Petunjuk Latihan
**1)** Salin bagian kutipan tentang Arema Cronus mulai dari "Untuk mengakomodasi kemampuan" sampai dengan "penyerangan untuk Arema.".
**2)** Lanjutkan kutipan tentang peran Gustavo Lopez di Arema Cronus dari bagian terakhirnya.

Kutipan

Arema Cronus tentu saja tak mau lagi mengulang kegagalannya meraih trofi juara ISL seperti musim lalu. Langkah peraih juara Liga Indonesia musim 2009/2010 ini harus terhenti pada babak semi-final setelah dikalahkan Persib Bandung yang kemudian menjadi juara di akhir kompetisi.
Musim depan, target juara tentunya masih tetap diusung klub yang bermarkas di Stadion Kanjuruhan, Malang tersebut. Namun yang menjadi menarik jika menilik persiapan Arema untuk musim depan adalah bagaimana cara mereka mengatasi kehilangan Gustavo Lopez?
Tak bisa dipungkiri, Gustavo, yang kini berseragam Terengganu FA, adalah roh permainan Arema Cronus pada musim lalu. Tak hanya di Arema sebenarnya. Saat tiga musim membela Persela Lamongan pun Gustavo adalah dirijen permainan tim dari tengah.
Di Arema, yang merupakan salah satu tim besar di Indonesia, pemain asal Argentina ini langsung bisa beradaptasi dengan tim. Suharno, pelatih Arema, tahu betul kualitas anak asuhnya ini. Dan yang paling ideal, Gustavo ditempatkan sebagai gelandang serang.
Untuk mengakomodasi kemampuan pemain berusia 31 tahun ini, Suharno menempatkan dua gelandang bertahan dalam formasinya. Juan Revi, I Gede Sukadana, Hendro Siswanto atau pun sang kapten Ahmad Bustomi, secara bergantian melindungi pertahanan Arema dari tengah. Skema ini diterapkan untuk memberikan kebebasan bagi Gustavo dalam berkreasi dan membangun skema penyerangan untuk Arema.
Adanya dua gelandang bertahan, Gustavo leluasa bergerak ke segala penjuru lapangan. Lawan yang menyadari bahwa Gustavo harus diwaspadai pun sering kewalahan karena Gustavo begitu aktif menyambut bola. Bahkan hingga turun ke dekat area pertahanan jika ia tak mendapatkan bola di depan area kotak penalti, yang merupakan wilayah kekuasaannya.

Data yang Diberikan
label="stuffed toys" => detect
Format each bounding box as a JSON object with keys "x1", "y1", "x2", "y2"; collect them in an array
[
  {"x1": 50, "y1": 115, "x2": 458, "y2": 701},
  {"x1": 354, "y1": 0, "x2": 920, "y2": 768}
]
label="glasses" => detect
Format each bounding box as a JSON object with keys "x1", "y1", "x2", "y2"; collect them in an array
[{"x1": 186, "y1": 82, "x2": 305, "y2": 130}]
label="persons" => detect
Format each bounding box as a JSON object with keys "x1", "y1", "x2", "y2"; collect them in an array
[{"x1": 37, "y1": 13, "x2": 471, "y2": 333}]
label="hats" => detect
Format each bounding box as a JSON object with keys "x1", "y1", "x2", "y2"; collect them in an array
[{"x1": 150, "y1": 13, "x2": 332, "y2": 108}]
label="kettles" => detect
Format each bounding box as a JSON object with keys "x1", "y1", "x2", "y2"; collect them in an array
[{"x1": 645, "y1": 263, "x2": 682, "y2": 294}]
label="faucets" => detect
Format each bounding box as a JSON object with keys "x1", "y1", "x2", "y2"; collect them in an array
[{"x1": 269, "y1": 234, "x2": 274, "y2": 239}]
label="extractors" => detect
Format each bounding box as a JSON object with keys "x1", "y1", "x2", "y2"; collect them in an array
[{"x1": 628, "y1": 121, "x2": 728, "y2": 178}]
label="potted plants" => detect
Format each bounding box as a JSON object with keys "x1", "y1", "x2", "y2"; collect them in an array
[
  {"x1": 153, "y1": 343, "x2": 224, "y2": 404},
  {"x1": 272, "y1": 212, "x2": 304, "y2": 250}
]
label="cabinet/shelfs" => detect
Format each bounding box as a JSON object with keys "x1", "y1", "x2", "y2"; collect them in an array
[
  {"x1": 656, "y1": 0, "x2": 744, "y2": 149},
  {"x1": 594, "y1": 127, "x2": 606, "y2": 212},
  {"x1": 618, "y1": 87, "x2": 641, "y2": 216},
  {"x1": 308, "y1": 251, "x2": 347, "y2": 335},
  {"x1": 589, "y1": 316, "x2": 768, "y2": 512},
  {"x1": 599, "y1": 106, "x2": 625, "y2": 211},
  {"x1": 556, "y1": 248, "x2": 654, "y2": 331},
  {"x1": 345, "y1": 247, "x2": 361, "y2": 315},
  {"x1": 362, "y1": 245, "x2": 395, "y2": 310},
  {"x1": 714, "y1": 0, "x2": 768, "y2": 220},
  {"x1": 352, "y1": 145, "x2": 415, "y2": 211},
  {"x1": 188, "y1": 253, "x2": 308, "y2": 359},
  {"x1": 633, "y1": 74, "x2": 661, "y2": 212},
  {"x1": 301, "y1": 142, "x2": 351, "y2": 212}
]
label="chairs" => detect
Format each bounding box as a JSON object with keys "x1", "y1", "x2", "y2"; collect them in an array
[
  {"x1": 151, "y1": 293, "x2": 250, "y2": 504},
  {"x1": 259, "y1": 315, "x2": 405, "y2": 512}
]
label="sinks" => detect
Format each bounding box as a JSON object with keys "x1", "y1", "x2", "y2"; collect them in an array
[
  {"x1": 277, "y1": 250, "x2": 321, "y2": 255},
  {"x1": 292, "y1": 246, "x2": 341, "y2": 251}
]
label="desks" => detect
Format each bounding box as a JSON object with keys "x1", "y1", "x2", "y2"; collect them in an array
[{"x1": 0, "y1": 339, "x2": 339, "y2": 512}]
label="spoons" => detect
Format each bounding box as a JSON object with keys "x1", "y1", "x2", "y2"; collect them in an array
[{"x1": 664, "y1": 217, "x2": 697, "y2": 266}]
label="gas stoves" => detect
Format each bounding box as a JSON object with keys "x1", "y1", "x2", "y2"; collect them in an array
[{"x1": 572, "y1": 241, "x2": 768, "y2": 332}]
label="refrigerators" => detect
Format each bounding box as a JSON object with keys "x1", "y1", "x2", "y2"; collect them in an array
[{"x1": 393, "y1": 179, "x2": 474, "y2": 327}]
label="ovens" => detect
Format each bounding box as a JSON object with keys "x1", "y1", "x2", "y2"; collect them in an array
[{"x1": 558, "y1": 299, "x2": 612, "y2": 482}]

Hasil Tiap Tugas
**1)**
Untuk mengakomodasi kemampuan pemain berusia 31 tahun ini, Suharno menempatkan dua gelandang bertahan dalam formasinya. Juan Revi, I Gede Sukadana, Hendro Siswanto atau pun sang kapten Ahmad Bustomi, secara bergantian melindungi pertahanan Arema dari tengah. Skema ini diterapkan untuk memberikan kebebasan bagi Gustavo dalam berkreasi dan membangun skema penyerangan untuk Arema.

**2)**
Namun Gustavo adalah pemain yang spesial. Ia pun akan bermain apik jika harus ditempatkan sebagai penyerang sayap. Hal ini kerap ia lakukan ketika Suharno mulai menggunakan formasi 3-4-3 yang membuatnya bermain lebih melebar.
Di mana pun ia ditempatkan, Gustavo tetap memainkan peran sebagai pengatur serangan. Dan dalam perannya ini, ia merupakan yang terbaik di Indonesia, atau bisa dibilang merupakan tipikal pemain idaman setiap tim bersama Esteban Vizcarra di Semen Padang dan Makan Konate di Persib Bandung.
Gustavo adalah gelandang yang komplit. Ia memiliki visi yang luar biasa. Akurasi umpannya pun kerap merepotkan pertahanan lawan. Ia juga begitu lengket dalam penguasaan bola. Mantan gelandang klub Argentina, Lanus, ini pun memiliki kemampuan melewati lawan yang baik. Tembakannya pun keras nan akurat. Jangan lupakan juga bahwa Gustavo pun merupakan seorang eksekutor bola mati handal.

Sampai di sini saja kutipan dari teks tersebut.